### YOUR TASK
Begin at the line that has "Considering the spatial" and stop after the line that has "Would you say". Rewrite only those lines, substituting "camera position" for "picture-taking position" and leaving everything else unchanged.

START RECORDS TO PROCESS

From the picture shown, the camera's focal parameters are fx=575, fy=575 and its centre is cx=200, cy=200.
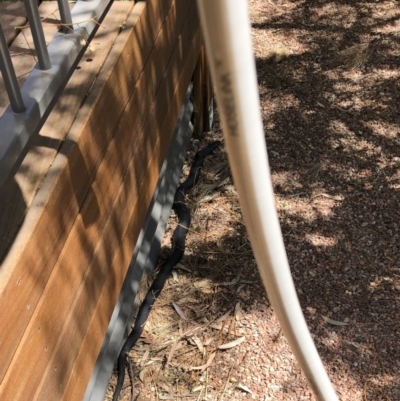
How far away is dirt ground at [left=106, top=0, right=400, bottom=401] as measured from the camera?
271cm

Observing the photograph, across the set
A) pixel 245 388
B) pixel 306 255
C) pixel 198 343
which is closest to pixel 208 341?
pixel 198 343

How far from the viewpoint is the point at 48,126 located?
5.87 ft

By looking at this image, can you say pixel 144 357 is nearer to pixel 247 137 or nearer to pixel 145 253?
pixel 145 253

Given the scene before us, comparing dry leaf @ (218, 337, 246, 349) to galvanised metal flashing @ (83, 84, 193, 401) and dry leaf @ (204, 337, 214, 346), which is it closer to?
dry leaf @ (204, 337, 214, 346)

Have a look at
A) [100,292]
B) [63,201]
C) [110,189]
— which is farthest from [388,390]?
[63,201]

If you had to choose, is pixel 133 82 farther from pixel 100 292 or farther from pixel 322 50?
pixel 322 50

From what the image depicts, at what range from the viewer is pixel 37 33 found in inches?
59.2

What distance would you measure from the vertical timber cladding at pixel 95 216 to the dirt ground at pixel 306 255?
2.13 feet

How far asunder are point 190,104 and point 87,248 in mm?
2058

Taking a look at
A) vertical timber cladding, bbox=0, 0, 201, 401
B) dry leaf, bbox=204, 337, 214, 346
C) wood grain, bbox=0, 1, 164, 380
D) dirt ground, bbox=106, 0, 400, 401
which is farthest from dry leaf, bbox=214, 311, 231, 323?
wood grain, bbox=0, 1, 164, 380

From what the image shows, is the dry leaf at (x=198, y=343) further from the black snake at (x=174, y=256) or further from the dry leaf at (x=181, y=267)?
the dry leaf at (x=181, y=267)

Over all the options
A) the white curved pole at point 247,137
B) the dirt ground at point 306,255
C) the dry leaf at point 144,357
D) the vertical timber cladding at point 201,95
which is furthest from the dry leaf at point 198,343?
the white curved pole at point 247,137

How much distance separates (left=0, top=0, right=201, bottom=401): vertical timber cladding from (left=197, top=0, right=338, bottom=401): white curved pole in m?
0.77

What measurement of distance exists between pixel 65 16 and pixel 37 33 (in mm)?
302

END RECORDS TO PROCESS
START RECORDS TO PROCESS

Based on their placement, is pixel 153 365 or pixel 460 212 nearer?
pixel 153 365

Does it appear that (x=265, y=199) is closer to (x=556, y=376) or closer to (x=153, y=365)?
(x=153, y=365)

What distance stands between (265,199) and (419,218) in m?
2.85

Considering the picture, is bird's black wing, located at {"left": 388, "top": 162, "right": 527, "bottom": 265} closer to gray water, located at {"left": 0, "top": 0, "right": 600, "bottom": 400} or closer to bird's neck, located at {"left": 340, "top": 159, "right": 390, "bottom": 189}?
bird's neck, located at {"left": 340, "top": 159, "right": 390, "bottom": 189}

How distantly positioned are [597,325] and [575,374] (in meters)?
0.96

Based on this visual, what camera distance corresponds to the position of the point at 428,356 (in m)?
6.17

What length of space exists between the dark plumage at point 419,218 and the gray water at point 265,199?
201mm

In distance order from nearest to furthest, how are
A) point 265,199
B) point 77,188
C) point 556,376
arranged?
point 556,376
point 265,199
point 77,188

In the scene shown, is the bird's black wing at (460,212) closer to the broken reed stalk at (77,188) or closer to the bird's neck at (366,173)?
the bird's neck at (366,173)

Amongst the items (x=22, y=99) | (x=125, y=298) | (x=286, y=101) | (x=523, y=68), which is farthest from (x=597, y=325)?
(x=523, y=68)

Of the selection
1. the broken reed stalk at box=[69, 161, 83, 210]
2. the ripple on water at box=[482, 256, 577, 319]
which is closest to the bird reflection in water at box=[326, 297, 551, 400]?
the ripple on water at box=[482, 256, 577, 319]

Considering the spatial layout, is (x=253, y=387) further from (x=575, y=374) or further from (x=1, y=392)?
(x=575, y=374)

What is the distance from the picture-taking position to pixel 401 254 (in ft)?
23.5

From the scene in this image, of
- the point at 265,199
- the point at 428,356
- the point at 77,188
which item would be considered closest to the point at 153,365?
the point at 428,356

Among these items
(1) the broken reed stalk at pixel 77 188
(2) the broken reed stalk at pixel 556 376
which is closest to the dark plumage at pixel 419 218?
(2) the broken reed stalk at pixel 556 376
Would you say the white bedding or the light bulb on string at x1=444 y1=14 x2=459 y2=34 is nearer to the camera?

END RECORDS TO PROCESS

### COMPLETED EXERCISE
Considering the spatial layout, is (x=253, y=387) further from (x=575, y=374) or further from (x=1, y=392)?
(x=575, y=374)

What is the distance from the camera position to pixel 401 254 (in ft)?
23.5

From the scene in this image, of
- the point at 265,199
- the point at 428,356
- the point at 77,188
which item would be considered closest to the point at 153,365?
the point at 428,356

Among these items
(1) the broken reed stalk at pixel 77 188
(2) the broken reed stalk at pixel 556 376
which is closest to the dark plumage at pixel 419 218?
(2) the broken reed stalk at pixel 556 376
Would you say the white bedding or the light bulb on string at x1=444 y1=14 x2=459 y2=34 is nearer to the camera?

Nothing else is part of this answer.